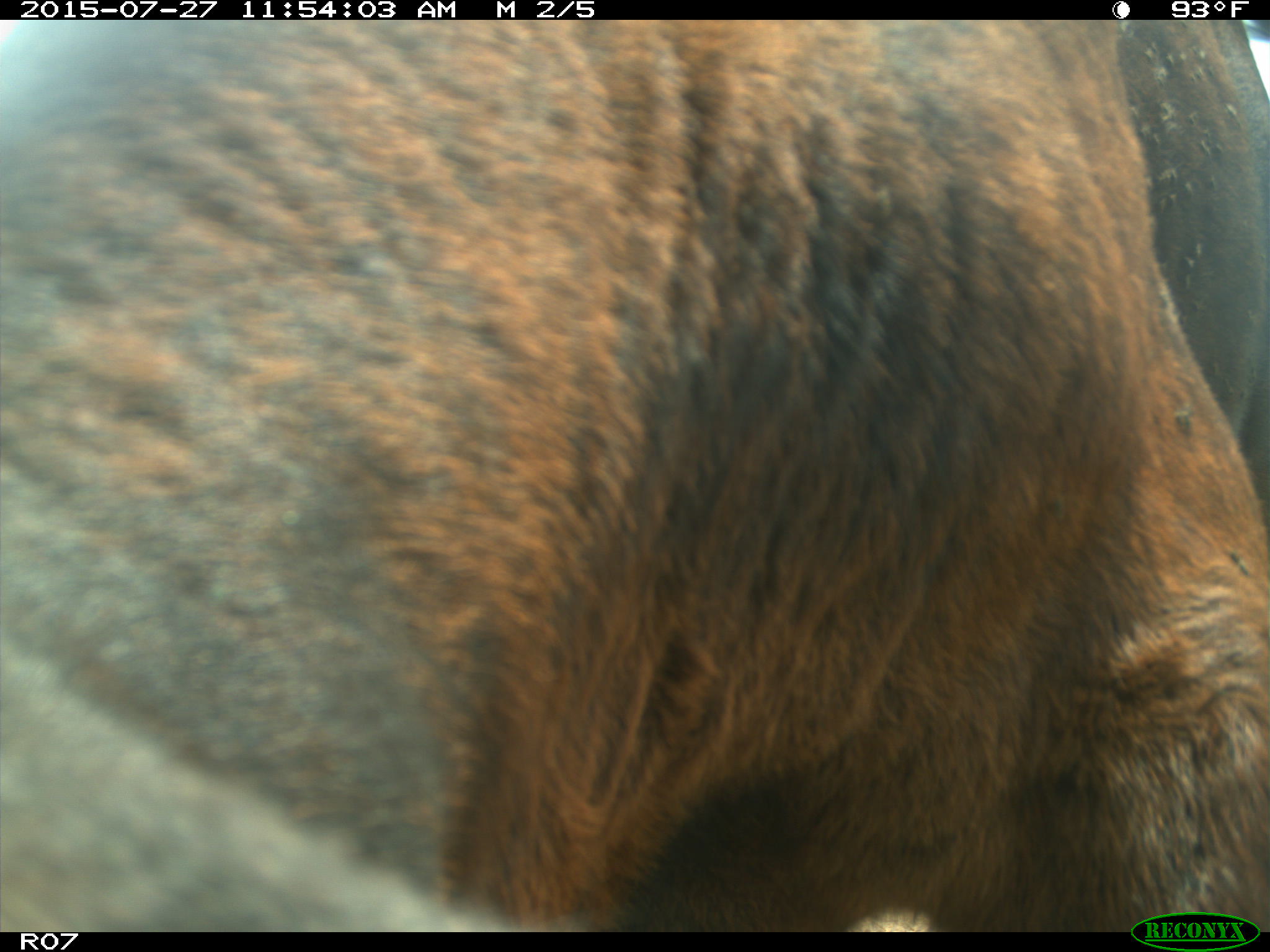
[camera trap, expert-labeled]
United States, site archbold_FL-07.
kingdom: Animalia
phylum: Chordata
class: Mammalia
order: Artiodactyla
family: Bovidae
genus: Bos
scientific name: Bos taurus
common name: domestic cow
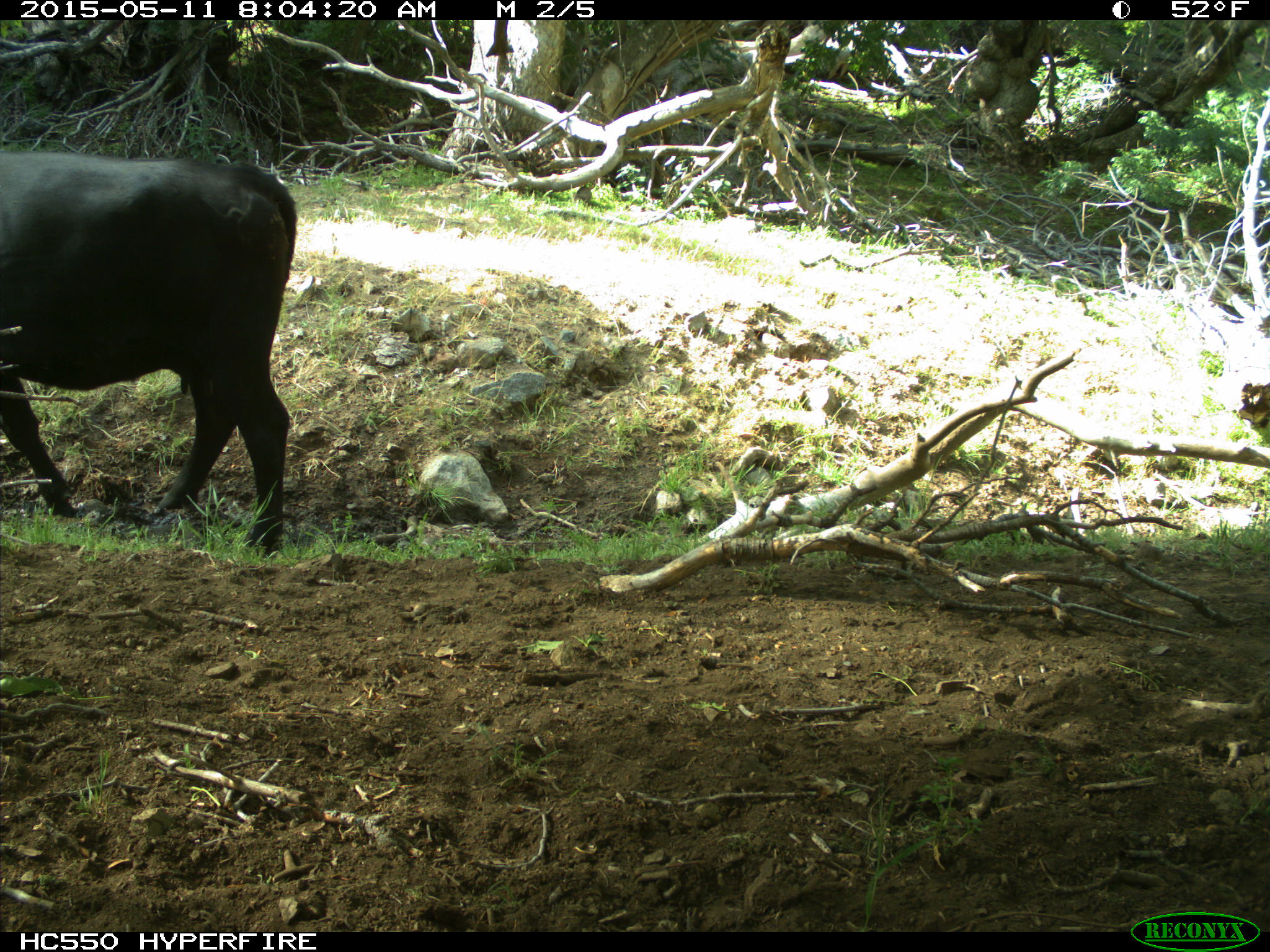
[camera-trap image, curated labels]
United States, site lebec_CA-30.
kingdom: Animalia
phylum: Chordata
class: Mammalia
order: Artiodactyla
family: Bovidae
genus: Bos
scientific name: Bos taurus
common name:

□ □ □ □ □ □ □

### Task to carry out
Only the pictures are to be left out; print everything else in the listing exactly.

### Response to the task
[camera trap, expert-labeled]
United States, site archbold_FL-07.
kingdom: Animalia
phylum: Chordata
class: Mammalia
order: Artiodactyla
family: Bovidae
genus: Bos
scientific name: Bos taurus
common name: domestic cow
[camera-trap image, curated labels]
United States, site lebec_CA-30.
kingdom: Animalia
phylum: Chordata
class: Mammalia
order: Artiodactyla
family: Bovidae
genus: Bos
scientific name: Bos taurus
common name:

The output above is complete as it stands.